Wednesday, Nov 5 2008

Two years ago, Gustav Estjes was ready to quit rock music.

The 28-year-old multi-instrumentalist mastermind behind Swedish psych-folk rockers Dungen had just put the finishing touches on Tio Bitar, the group's fourth release since forming in Stockholm in 1999, and the second for which Estjes wrote all the songs, played most of the instruments, and recorded, mixed, and mastered the music all himself.

"After Tio Bitar, I was exhausted," Estjes recalls. "I left Stockholm and went to my house out in the country. I didn't want to do any Dungen music: no touring, no playing ... nothing."

Estjes decamped to his familial home in Alstermo, a small village in southern Sweden of less than 900 residents where his mother and grandmother grew up. The town has been a respite for Estjes whenever the rigors of touring or grind of city life became too much. "I'm very lucky to be able to live in Stockholm but also be able to go there," he says. "I need both, the city and the country life."

While Estjes spent most days painting houses for work, his nights were soon filled with music again after his grandmother gave him her old, upright piano. "I used to play it a lot as a kid at her house," he says. "She took really good care of it and tuned it every year, so it sounds really good. I brought it to my house and started playing it, and all of a sudden, I had enough material for another Dungen record."

Reconnecting with his grandmother's piano stirred something in Estjes. Rather than write and record a song in a single day, as was his practice for past Dungen albums, Estjes wanted to spend more time writing and arranging the songs. It was a lesson he took from Jonny Soling, his longtime teacher and one of Sweden's most accomplished fiddlers.

"He's been playing traditional Swedish folk music for like 30 or 40 years and has a repertoire of about 25 tunes," Estjes says. "He's obsessed with making the songs alive and new, so he makes small changes to them all the time. I wanted to do that with my music and really work on the tune of the song."

The 10 tracks that comprise Dungen's new album, 4, borrow equally from jazz ("Det Tar Tid"), acid-rock ("Sätt Att Se"), pop ("Mälerås Finest") and even some funkier grooves ("Ingenting Är Sig Likt," "Fredag"). Though the two-part instrumental madness of "Samtidigt 1" and "Samtidigt 2" will have fans of the band's long improvisational jams flipping their lids, 4 reveals a more focused effort from Estjes that is due in part to a change in his recording process. For the first time since the band's 2001 self-titled debut, Estjes asked his bandmates — drummer Johan Holmegard, bassist Mattias Gustavsson, and guitarist Reine Fiske — to join him in the studio, which resulted in a tighter, full-band record, compared to the sprawling visions of 2007's Tio Bitar and 2004's marvelous Ta Det Lugnt.
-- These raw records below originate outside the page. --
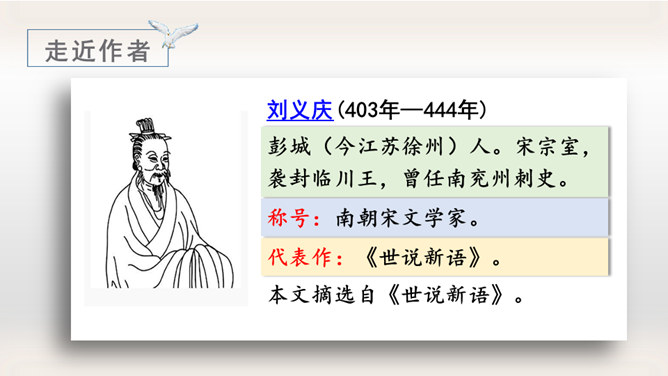 走近作者

刘义庆(403年—444年)

彭城（今江苏徐州）人。宋宗室，袭封临川王，曾任南兖州刺史。

称号：南朝宋文学家。

代表作：《世说新语》。

本文摘选自《世说新语》。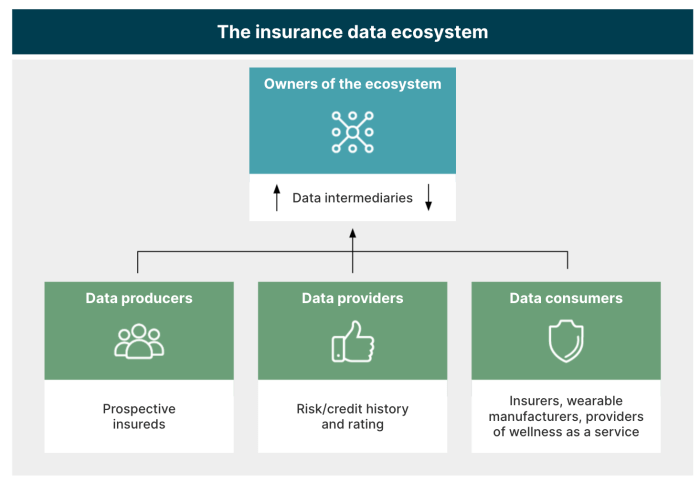 The insurance data ecosystem

Owners of the ecosystem

Data intermediaries

Data producers

Prospective insureds

Data providers

Risk/credit history and rating

Data consumers

Insurers, wearable manufacturers, providers of wellness as a service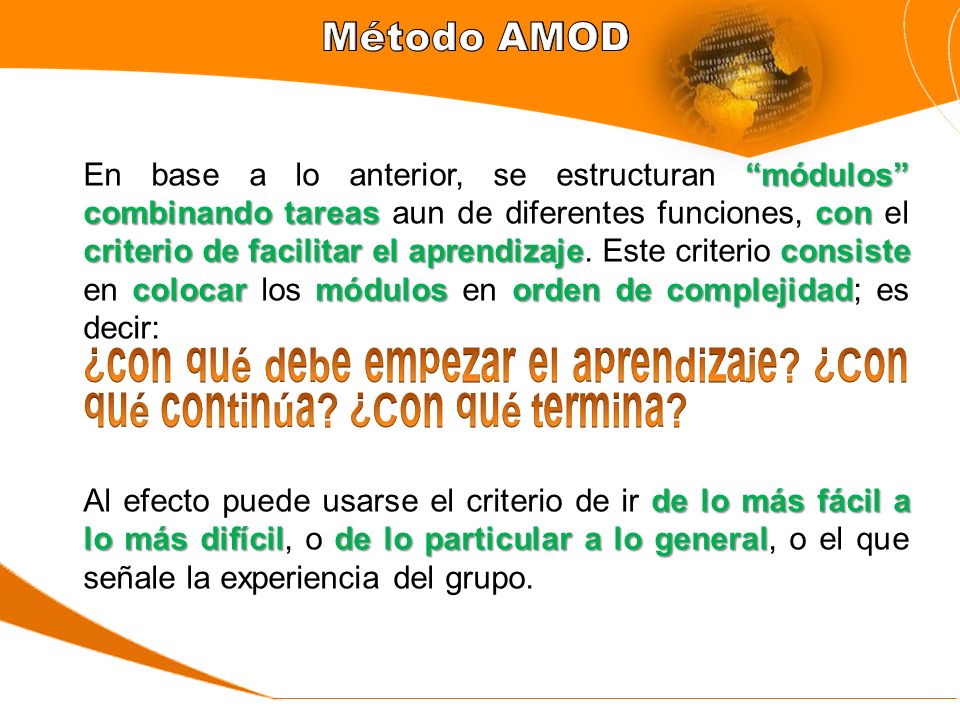 Método AMOD

En base a lo anterior, se estructuran “módulos” combinando tareas aun de diferentes funciones, con el criterio de facilitar el aprendizaje. Este criterio consiste en colocar los módulos en orden de complejidad; es decir:

¿con qué debe empezar el aprendizaje? ¿con qué continúa? ¿con qué termina?

Al efecto puede usarse el criterio de ir de lo más fácil a lo más difícil, o de lo particular a lo general, o el que señale la experiencia del grupo.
"I'm still a control freak," Estjes says with a deprecating laugh. "I still set everything up before we start recording, but the only difference now is that I have the guys play on it instead of playing all the instruments myself. Reine is the best guitarist in the world, in my opinion. He has this very delicate tone that is his own style, and Johan is like an extension of my drumming dreams. They're very much a part of this music now, too."